## WORK INSTRUCTIONS
1. Write out the part of the decision tree notes from "# The decision" to "decision tree automatically.", word for word.
2. Output the lines of the listing as a JSON list of strings, one string per line and no blank lines. Start at the line containing "Provide the order" and go through the end of the listing.

#!/usr/bin/env python
# coding: utf-8

# The decision tree algorithm is a supervised learning algorithm -- we first construct the tree with historical data, and then use it to predict an outcome. One of the major advantages of decision trees is that they can pick up nonlinear interactions between variables in the data that linear regression can't. In our bear wrestling example, a decision tree can pick up on the fact that you should only wrestle large bears when escape is impossible, whereas a linear regression would have had to weight both factors in the absence of the other.
# 
# We can use trees for classification or regression problems. In this lesson, we'll walk through the building blocks of making a decision tree automatically.

# In[17]:


import pandas as pd
import math
import numpy as np
import sys
sys.setrecursionlimit(10000)

# Set index_col to False to avoid pandas thinking that the first column is row indexes (it's age)
income = pd.read_csv('/Users/ememobongekpenyong/Desktop/DQ/income.csv', index_col=False)
income.head()


# ### Categorical Variables
# 
# As we can see in our data, we have categorical variables such as workclass that have string values. Multiple individuals can share the same string value. The types of work include State-gov, Self-emp-not-inc, Private, and so on. Each of these strings is a label for a category. Another example of a column of categories is sex, where the options are Male and Female.

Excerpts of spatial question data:

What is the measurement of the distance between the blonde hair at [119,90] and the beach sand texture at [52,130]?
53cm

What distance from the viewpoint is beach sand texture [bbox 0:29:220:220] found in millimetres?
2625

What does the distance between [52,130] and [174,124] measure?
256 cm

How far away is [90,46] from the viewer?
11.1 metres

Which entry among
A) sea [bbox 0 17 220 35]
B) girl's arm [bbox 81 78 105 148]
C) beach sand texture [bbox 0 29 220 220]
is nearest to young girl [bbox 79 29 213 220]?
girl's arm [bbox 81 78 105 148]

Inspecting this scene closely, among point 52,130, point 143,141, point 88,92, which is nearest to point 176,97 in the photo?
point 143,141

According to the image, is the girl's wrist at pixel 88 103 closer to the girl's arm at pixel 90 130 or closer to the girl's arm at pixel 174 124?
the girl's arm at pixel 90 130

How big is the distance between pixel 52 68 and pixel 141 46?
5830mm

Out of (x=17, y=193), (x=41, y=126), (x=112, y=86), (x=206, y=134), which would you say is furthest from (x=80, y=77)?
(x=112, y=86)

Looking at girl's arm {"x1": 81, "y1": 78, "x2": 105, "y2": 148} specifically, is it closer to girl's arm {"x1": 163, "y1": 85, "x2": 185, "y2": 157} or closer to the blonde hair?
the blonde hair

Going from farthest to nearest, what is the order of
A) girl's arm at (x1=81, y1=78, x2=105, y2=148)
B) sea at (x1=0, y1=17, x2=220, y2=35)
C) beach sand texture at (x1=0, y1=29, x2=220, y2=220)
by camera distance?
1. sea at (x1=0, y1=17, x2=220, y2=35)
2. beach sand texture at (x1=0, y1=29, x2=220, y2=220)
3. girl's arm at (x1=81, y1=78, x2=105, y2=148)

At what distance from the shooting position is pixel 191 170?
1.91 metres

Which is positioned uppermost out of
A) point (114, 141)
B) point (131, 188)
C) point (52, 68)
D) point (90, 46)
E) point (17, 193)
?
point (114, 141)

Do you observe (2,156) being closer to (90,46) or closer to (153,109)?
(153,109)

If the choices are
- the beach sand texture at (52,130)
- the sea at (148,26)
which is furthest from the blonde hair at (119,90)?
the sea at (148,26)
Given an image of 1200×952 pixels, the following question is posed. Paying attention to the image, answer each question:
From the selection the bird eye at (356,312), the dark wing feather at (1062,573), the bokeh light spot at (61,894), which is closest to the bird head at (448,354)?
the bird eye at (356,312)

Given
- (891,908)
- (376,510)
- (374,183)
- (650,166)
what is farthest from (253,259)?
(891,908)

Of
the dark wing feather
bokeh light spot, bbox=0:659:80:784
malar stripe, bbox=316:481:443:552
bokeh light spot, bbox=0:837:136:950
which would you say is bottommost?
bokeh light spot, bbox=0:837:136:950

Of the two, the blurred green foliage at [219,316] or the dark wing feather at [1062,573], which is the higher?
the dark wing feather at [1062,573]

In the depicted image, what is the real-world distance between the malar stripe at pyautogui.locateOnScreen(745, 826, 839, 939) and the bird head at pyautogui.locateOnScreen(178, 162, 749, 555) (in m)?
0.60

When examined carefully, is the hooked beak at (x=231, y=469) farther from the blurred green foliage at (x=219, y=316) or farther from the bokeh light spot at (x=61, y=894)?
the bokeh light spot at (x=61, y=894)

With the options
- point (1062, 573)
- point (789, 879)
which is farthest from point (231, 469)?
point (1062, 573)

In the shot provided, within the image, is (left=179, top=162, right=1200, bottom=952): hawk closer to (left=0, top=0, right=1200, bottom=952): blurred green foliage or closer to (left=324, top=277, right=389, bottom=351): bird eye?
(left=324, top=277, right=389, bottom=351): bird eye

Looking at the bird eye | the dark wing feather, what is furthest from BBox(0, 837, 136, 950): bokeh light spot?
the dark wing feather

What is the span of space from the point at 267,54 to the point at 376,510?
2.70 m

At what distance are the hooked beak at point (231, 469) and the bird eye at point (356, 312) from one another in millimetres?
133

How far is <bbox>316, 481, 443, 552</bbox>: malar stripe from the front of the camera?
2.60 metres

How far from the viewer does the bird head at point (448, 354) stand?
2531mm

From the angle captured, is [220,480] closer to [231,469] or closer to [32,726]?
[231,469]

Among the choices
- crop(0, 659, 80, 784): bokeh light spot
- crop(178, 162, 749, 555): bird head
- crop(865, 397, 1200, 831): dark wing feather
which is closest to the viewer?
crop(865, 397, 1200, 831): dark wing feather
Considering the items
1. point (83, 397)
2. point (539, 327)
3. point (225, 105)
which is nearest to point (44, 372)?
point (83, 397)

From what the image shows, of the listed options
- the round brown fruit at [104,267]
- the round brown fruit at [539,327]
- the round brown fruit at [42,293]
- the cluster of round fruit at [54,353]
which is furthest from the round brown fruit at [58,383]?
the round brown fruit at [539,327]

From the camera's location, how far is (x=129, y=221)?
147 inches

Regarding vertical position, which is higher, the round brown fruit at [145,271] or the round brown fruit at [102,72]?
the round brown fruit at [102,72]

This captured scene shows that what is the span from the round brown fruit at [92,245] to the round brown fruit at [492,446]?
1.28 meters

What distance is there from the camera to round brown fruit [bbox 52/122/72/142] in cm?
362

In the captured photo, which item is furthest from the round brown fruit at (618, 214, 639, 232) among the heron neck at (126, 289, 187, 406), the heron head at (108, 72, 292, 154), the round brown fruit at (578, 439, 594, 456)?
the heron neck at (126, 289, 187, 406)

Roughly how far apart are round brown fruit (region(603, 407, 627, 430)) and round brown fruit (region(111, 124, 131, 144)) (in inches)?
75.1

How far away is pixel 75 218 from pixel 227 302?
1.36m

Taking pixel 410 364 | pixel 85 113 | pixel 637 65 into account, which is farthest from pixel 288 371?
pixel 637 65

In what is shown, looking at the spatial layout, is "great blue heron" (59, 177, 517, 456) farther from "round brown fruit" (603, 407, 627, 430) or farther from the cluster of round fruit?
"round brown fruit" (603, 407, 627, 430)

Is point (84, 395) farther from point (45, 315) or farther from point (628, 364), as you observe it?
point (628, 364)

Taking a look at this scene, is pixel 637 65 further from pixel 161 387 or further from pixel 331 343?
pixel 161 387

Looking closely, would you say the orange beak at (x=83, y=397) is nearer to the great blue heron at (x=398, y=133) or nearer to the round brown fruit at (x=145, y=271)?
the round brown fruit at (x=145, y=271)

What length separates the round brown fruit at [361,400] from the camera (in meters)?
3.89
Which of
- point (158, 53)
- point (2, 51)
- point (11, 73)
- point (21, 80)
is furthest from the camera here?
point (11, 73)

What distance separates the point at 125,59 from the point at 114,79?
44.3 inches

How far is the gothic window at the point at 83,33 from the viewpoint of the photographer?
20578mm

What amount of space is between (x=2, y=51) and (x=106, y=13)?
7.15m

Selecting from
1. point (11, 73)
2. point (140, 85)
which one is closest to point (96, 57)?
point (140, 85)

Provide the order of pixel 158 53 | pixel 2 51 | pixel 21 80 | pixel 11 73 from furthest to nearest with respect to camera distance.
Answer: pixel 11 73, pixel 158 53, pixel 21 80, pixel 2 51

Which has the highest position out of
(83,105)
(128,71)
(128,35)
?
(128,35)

## SOLUTIONS FOR EACH TASK
1.
# The decision tree algorithm is a supervised learning algorithm -- we first construct the tree with historical data, and then use it to predict an outcome. One of the major advantages of decision trees is that they can pick up nonlinear interactions between variables in the data that linear regression can't. In our bear wrestling example, a decision tree can pick up on the fact that you should only wrestle large bears when escape is impossible, whereas a linear regression would have had to weight both factors in the absence of the other.
# 
# We can use trees for classification or regression problems. In this lesson, we'll walk through the building blocks of making a decision tree automatically.

2.
[
  "Provide the order of pixel 158 53 | pixel 2 51 | pixel 21 80 | pixel 11 73 from furthest to nearest with respect to camera distance.",
  "Answer: pixel 11 73, pixel 158 53, pixel 21 80, pixel 2 51",
  "Which has the highest position out of",
  "(83,105)",
  "(128,71)",
  "(128,35)",
  "?",
  "(128,35)"
]